Starting today, Blacktip Island scuba divers wanting a ride to or from a dive site can use a boat-sharing application launched by island boat owners. The app, modeled after similar land-based services, allows individual divers to hail private boats via their dive computer.

“We’re calling it ‘UBoat,’” founder Antonio Fletcher said. “You just punch your dive computer, and a boat picks you up.

“Divers like to sleep in, you know, and maybe only do one dive,” Fletcher said. “Or go places the resort boats won’t take them.”

Eight local fishermen have signed on for the service so far, most using fishing skiffs shorter than 20 feet.

“Going out fishing anyway,” local angler Dermott Bottoms said. “Might as well make a little side cash. And divers don’t mind the lines and hooks.

“Get extra money when sharks show up, too,” Bottoms said. “So long as the divers don’t catch me chumming.”

The app has already proved a hit with the island’s scuba diving guests.

“The little boats make it an adventure,” said diver Paula Plongeur. “And you never know who your captain’ll be. There’s nothing quite like hitting the surface, tapping your computer and seeing a half-dozen skiffs racing to get to you first.

“With UBoat, we dive where we want, as deep as we want for as long as we want,” Plongeur said. “Even late-night dives, though they do charge extra for those drop offs and pick ups. Especially the pick ups.”

Dive industry insiders, however, question UBoat’s safety.

“There’s no guarantee a boat’ll be there to pick you up,” said Eagle Ray Divers operations manager Ger Latner. “Some of these clowns are even dropping off solo divers.

“Sure, it’s a lower rate and personalized service, but what’s your life worth?” Latner said. “And you really want ‘Tonio or Dermott picking you up in the afternoon after they’ve been drinking all morning? Or worse, sleeping through the pick-up call?”

UBoat drivers were quick to defend the service.

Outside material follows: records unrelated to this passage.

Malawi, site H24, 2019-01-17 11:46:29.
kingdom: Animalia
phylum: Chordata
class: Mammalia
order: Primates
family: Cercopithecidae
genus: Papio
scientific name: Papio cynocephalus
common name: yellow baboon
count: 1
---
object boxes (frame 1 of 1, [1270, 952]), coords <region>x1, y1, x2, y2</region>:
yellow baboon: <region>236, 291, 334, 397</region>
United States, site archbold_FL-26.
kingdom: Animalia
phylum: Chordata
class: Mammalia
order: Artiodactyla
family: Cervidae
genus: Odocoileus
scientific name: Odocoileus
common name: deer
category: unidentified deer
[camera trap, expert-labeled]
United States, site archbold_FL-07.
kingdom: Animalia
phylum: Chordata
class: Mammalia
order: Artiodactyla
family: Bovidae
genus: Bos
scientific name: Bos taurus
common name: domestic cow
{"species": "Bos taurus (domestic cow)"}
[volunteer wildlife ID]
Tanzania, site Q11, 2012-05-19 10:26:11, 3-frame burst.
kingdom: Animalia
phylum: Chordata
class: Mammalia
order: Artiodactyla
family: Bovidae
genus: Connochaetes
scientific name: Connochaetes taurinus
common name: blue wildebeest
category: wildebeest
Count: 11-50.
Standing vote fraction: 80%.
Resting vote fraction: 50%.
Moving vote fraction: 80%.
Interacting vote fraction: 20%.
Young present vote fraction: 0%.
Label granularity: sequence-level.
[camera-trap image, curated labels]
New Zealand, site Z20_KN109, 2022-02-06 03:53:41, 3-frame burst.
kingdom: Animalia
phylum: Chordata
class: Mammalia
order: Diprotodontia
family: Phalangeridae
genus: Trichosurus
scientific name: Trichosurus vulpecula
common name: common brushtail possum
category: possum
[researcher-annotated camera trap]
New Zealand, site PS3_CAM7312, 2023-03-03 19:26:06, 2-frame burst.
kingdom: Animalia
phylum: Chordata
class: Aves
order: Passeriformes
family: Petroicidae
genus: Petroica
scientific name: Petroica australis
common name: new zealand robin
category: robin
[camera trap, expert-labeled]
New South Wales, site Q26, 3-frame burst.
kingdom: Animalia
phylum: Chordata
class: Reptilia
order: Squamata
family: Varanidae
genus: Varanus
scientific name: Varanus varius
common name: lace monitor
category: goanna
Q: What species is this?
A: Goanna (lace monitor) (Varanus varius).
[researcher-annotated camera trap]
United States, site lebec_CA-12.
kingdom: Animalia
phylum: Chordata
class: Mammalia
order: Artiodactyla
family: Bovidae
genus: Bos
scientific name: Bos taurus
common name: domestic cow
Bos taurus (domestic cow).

“Tourists want to give me money for a boat ride, all right then,” Bottoms said. “Divers get on my boat ‘cause they want to, you know.

“They got a c-card and say they’re meeting a buddy on the reef, who am I to say they’re lying,” Bottoms added. “Not illegal. No one can tell me how I can make money.”

Divers defended the service as well.

“We see it as a kind of dive insurance,” Plongeur said. “People will fight to pick us up, even if a charter boat leaves us behind. Plus, Dermott lets us drink beer on the way to and from.”